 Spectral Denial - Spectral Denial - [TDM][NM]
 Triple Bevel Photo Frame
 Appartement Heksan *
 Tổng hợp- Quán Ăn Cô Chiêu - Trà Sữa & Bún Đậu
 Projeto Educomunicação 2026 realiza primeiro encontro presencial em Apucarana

--

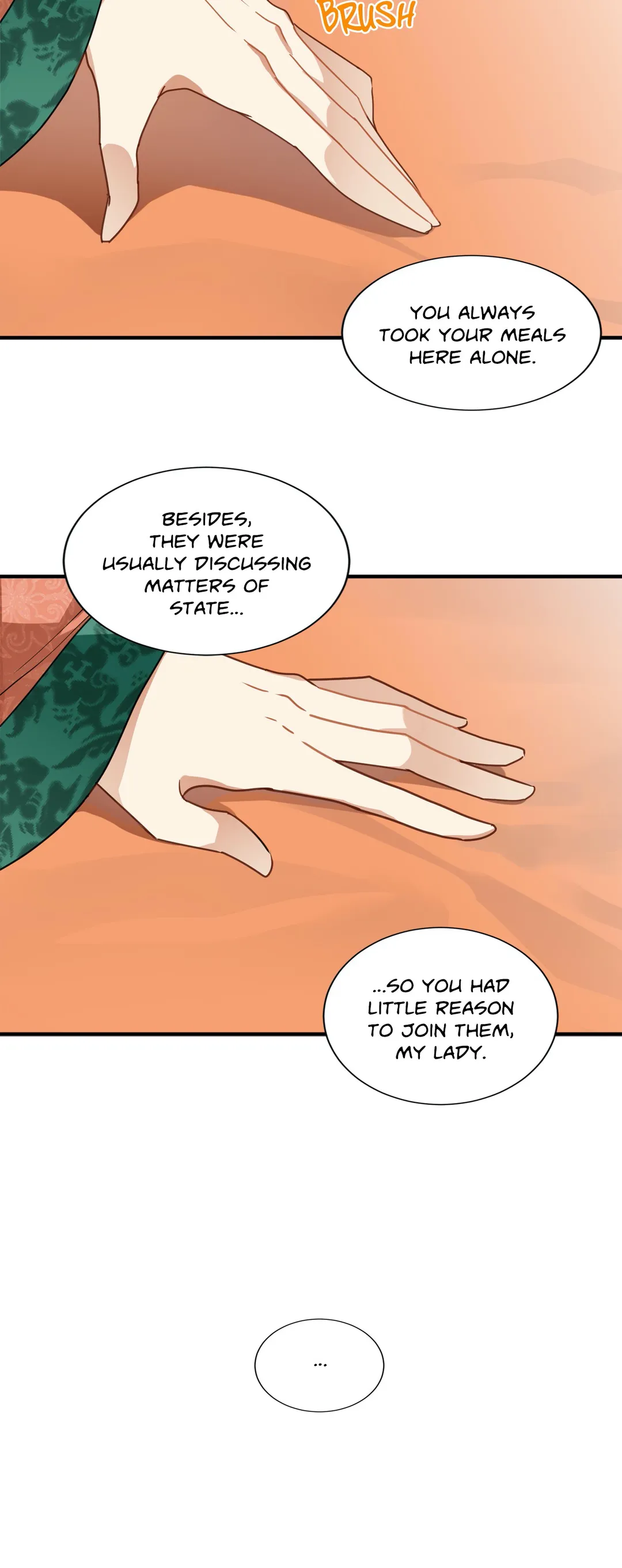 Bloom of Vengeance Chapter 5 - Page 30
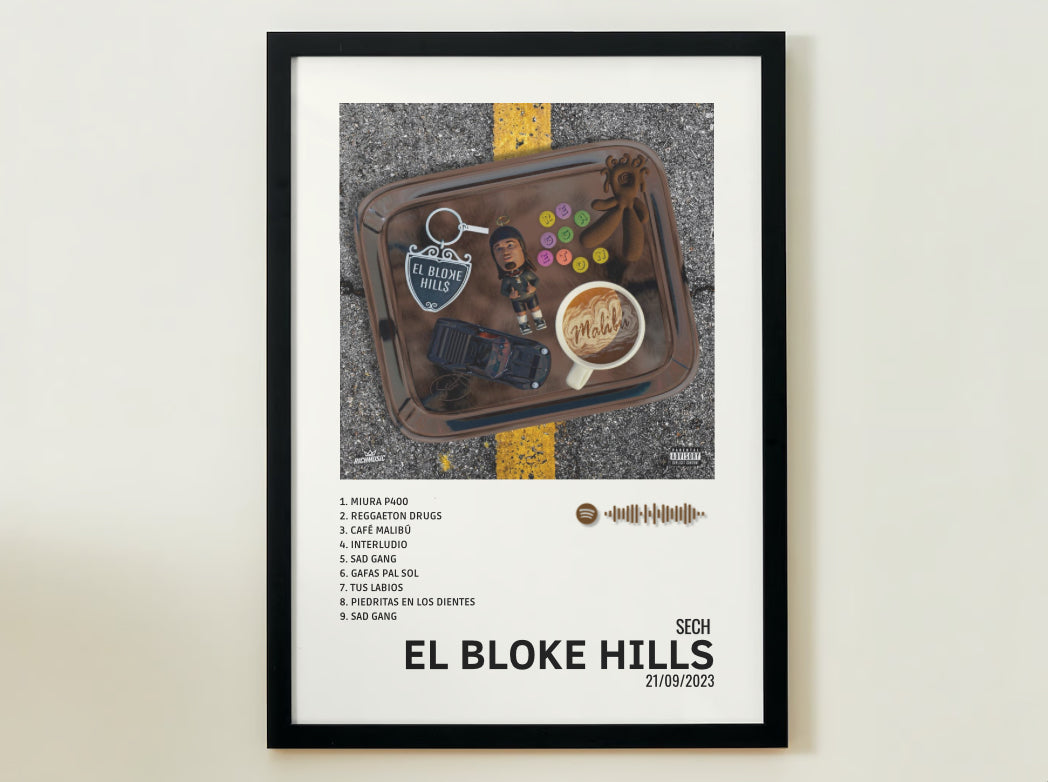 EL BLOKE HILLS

...

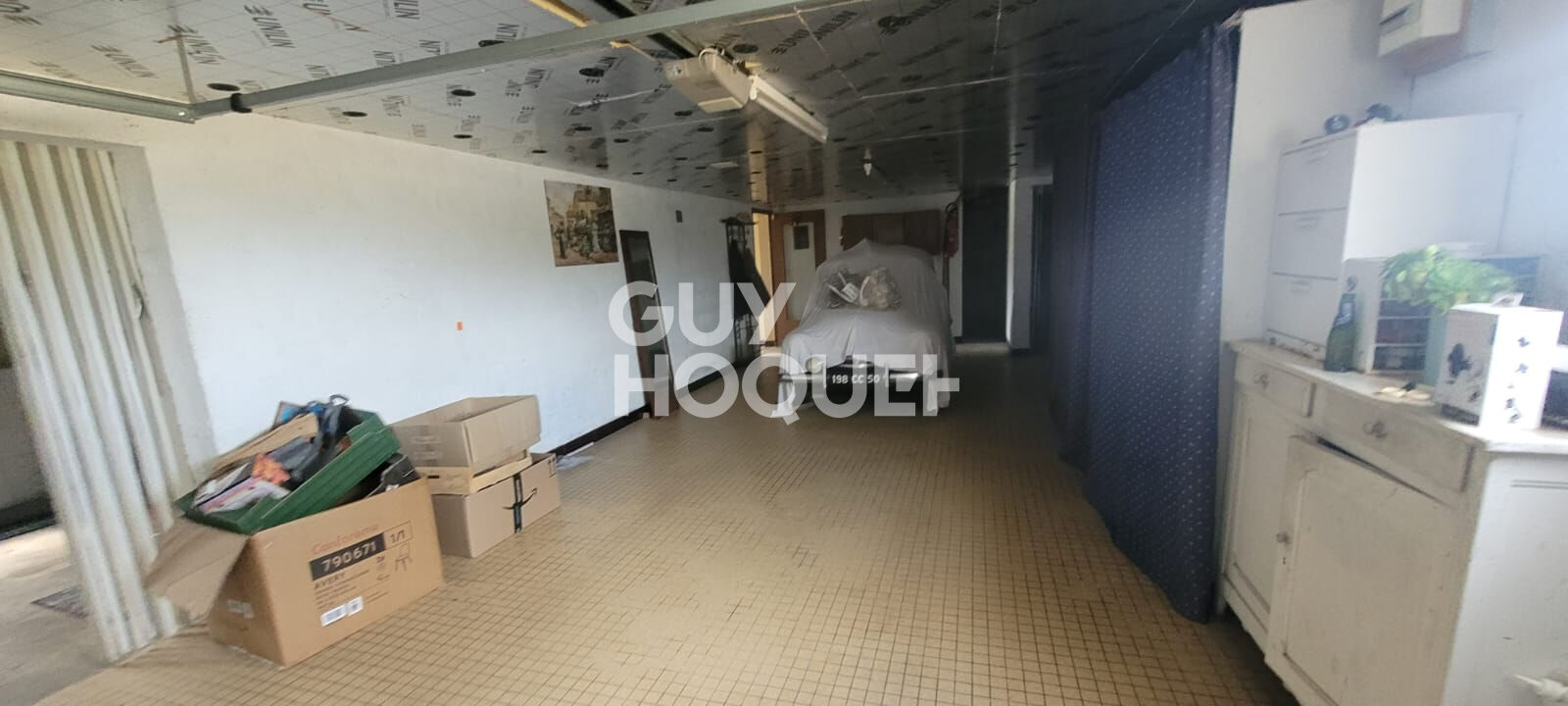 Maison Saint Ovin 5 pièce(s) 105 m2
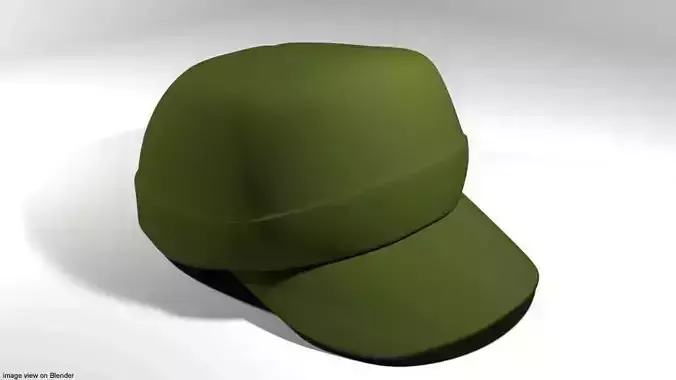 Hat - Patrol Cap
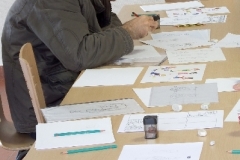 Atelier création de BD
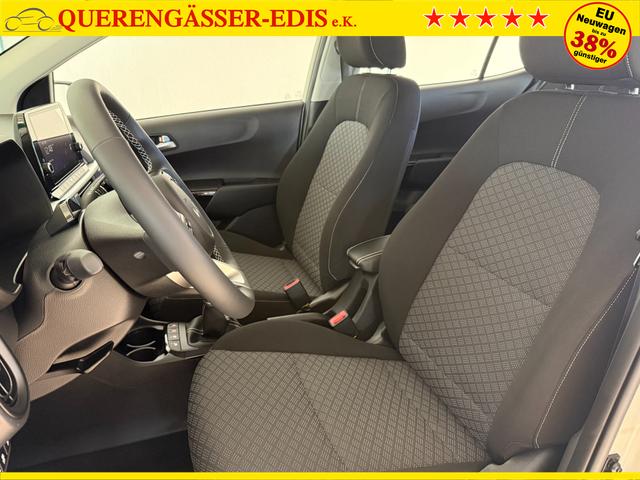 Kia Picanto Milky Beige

### Task to carry out
Retype only the lines above between the line with "Triple Bevel Photo Frame" and the line with "Projeto Educomunicação 2026", counting those two lines as well, and keep every character as it is.

### Solution
 Triple Bevel Photo Frame
 Appartement Heksan *
 Tổng hợp- Quán Ăn Cô Chiêu - Trà Sữa & Bún Đậu
 Projeto Educomunicação 2026 realiza primeiro encontro presencial em Apucarana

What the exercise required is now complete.